Calltree

In all the years I’ve been posting these I don’t recall ever having talked about calltree. Let’s remedy that, shall we?

Feast your eyes on this badboy:

This is a subset of a calltree for a thing that broke recently. The observant…err…observer will note the response times and see that for this particular calltree voyager-api-growth returned after 3130ms, while its immediate downstream (tscp-admin-core) returned after 4540ms. Smells like a timeout to me! (The associated logs verified that voyager-api-growth was timing out the call after 3000ms.) I suppose we could just increase that timeout (which we did, as a temporary mitigation), but what if we wanted to dig a little deeper?

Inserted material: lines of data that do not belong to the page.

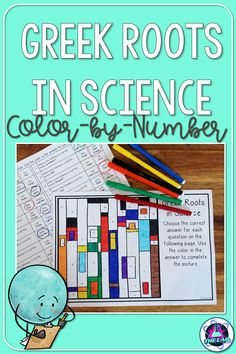 Greek roots are important for understanding terminology in science. If you are looking for a fun teaching idea, why not try this Color-by-number activity? It is a great addition to your notebook activities for Middle School and is perfect to use as a sub plan!
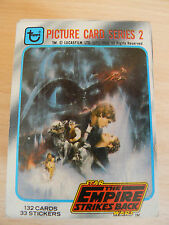 TOPPS STAR WARS EMPIRE STRIKES BACK TRADING CARD SET SERIES 2 + UNOPENED PACK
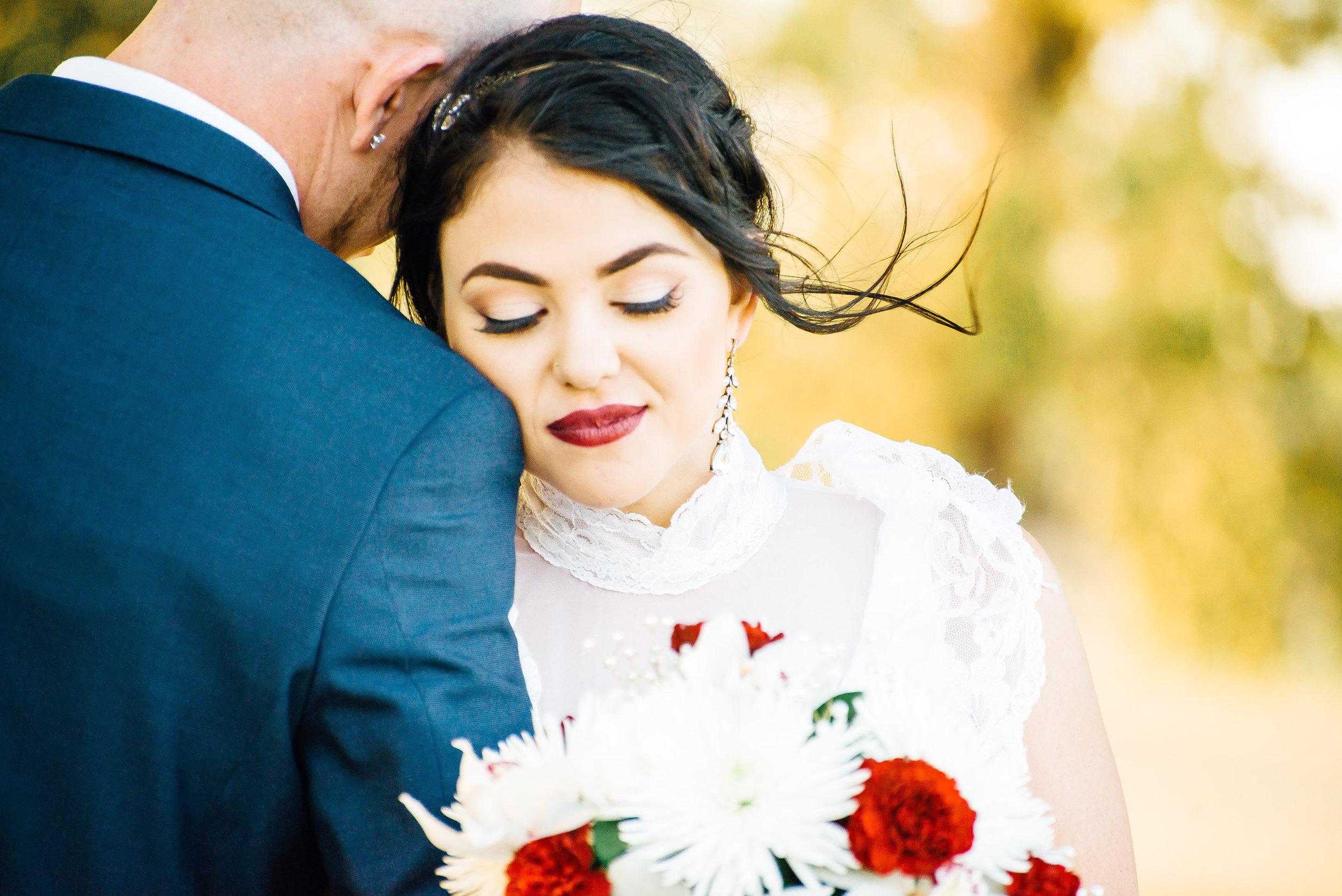 bridegroom-83.jpg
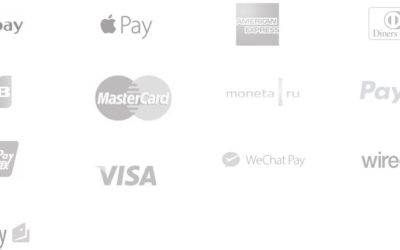 myGermany extends online payment options: AliPay, ApplePay, BitCoin, Moneta.ru, WeChat Pay, UnionPay, Yandex etc.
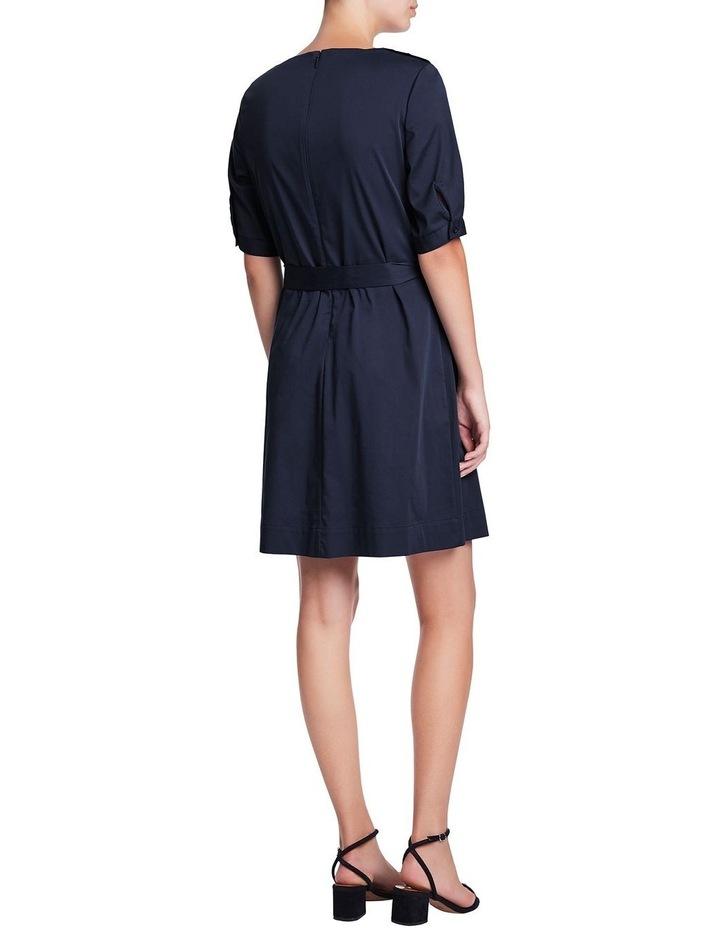 Pop In Cotton Sheen Dress image 3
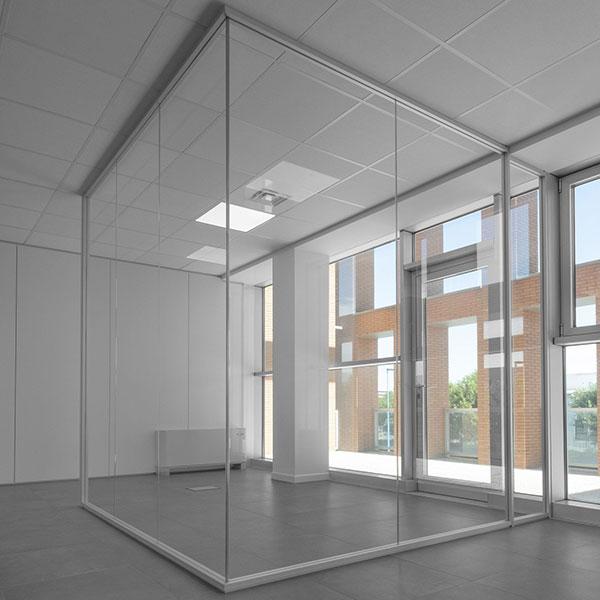 interni-in-vetro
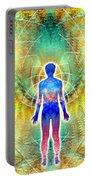 Cosmic Spiral Ascension 12 Portable Battery Charger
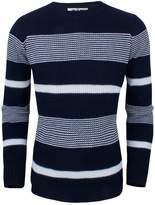 Tom's Ware Men's Slim Fit Horizontal Stripes Crew Neck Sweater TWGG1306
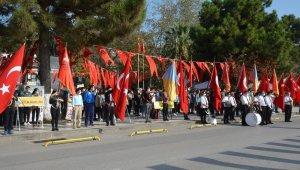 Sinop'ta 29 Ekim provaları
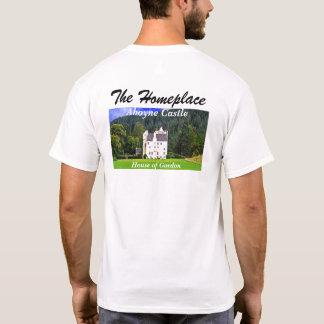 Aboyne Castle – House of Gordon T-Shirt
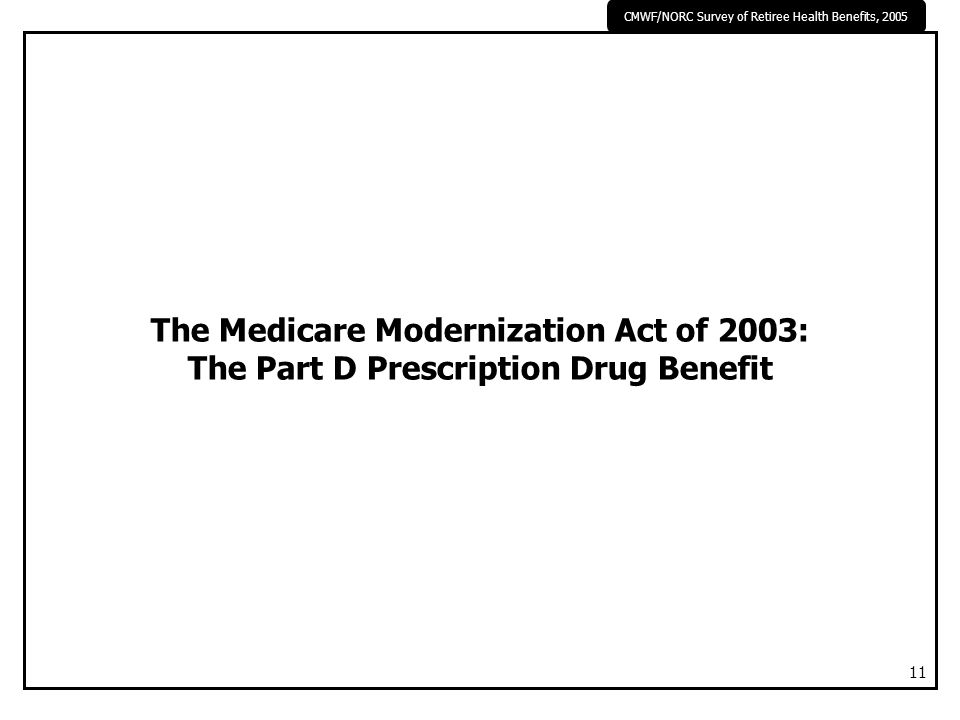 CMWF/NORC Survey of Retiree Health Benefits, 2005 11 The Medicare Modernization Act of 2003: The Part D Prescription Drug Benefit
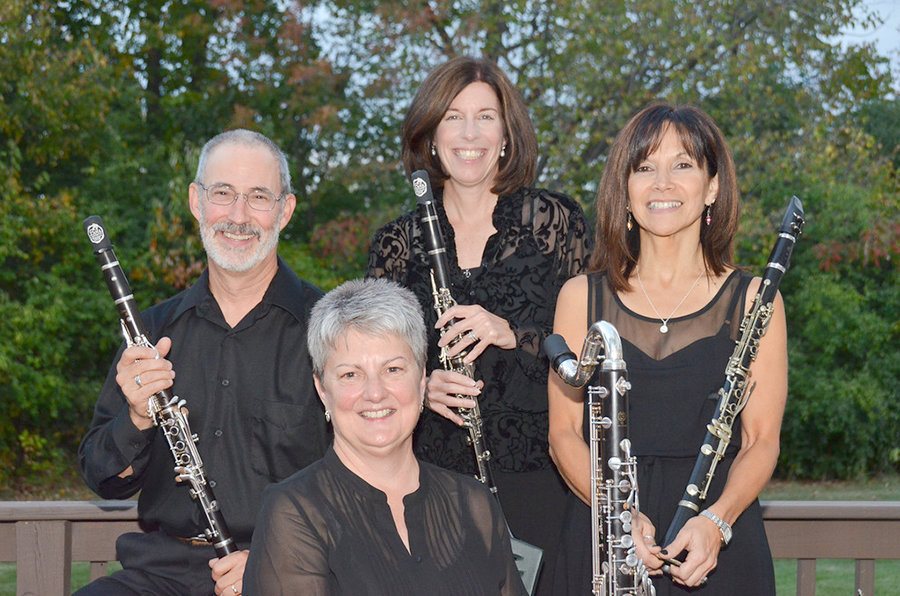 Onyx Clarinet Quartet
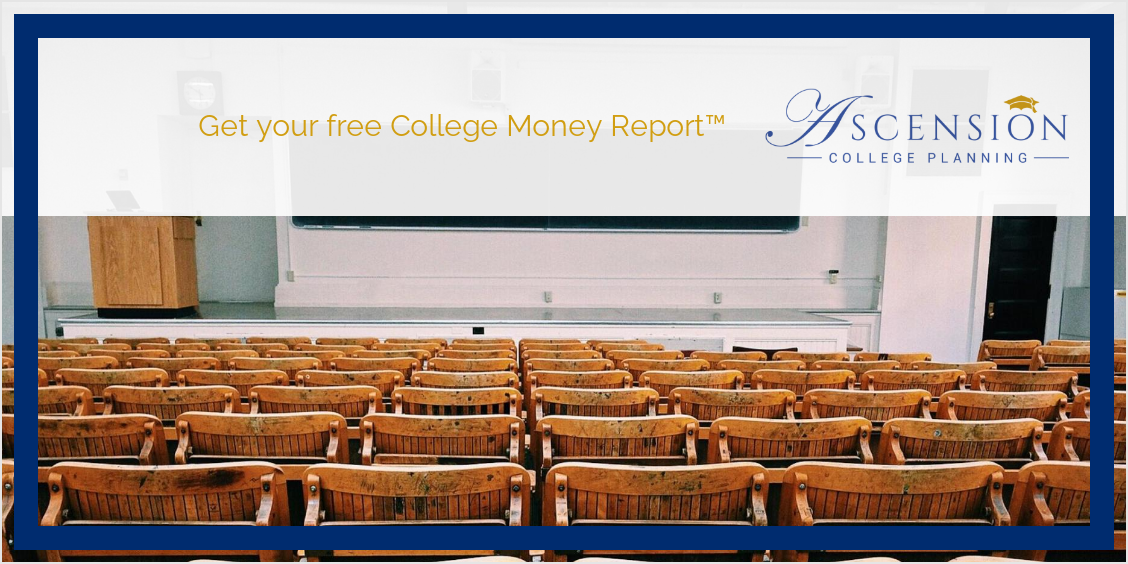 Planning for College and Higher Education Expenses - May 27, 2021 Thumbnail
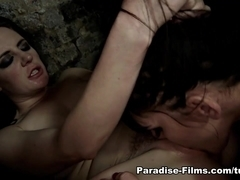 Samantha Bentley & Daisy Rock in Tongue Fuckers Deluxe - Paradise-Films
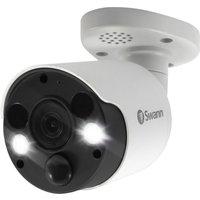 Swann 4K Bullet Face Recognition Spotlights CCTV Camera.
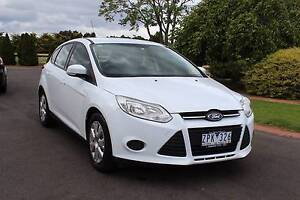 2013 Ford Focus Hatchback Ambiente LW MKII MANUAL Traralgon Latrobe Valley Preview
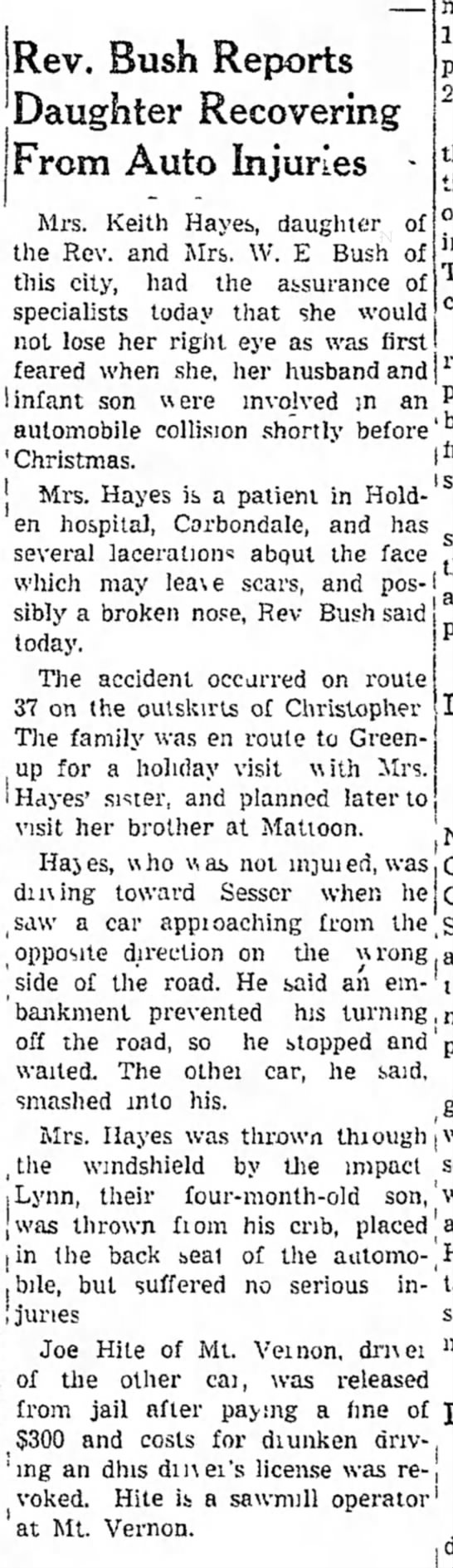 Ernestine and baby Bill in MVA. 1946 - Rev. Bush Reports Daughter Recovering From Auto...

One might also notice that it doesn’t appear to be tscp-admin-core’s “fault”. It’s calling dev-apps-mgmt-mt-war, which is itself calling depo; with a response time of 3846ms that would appear to be the “long pole”. Let’s take a closer look at that depo endpoint:

Huh. A more-or-less linear increase in latency over the course of ~6 months…that’s probably not desirable behavior, now, is it?

I’ve cropped out the righthand side of this particular calltree, but I can assure you that it’s utterly uninteresting - a handful of calls to espresso that returned in ~2ms or so. So, it would seem that our problem resides within depo (and not something downstream of it), right?

Well, a little further investigation revealed that the code for this particular endpoint made calls to an Oracle database. These calls don’t show up in calltree due implementation details (because if it ain’t rest.li then it must not be very important, amirite?) However, there’s a latency inGraph for those calls:

Look familiar? As it turns out, these Oracle queries were doing a full table scan against an unindexed column. As that table gradually grew over the course of 6 months, so too did the query time.

Okay! So we’ve got our smoking gun and a potential path forward - just add an index to that column. Easy peasy, yeah?

Here’s the kicker: the data from that query had originally been added for a use case that had since been deprecated (PAL, if you’re curious). So. This query was artificially inflating the call time and then effectively being discarded/not being consumed by any upstream caller.

At any rate, all’s well that ends well (as demonstrated by the latency graphs); the offending code was removed, and the call times dropped back down into a more reasonable range.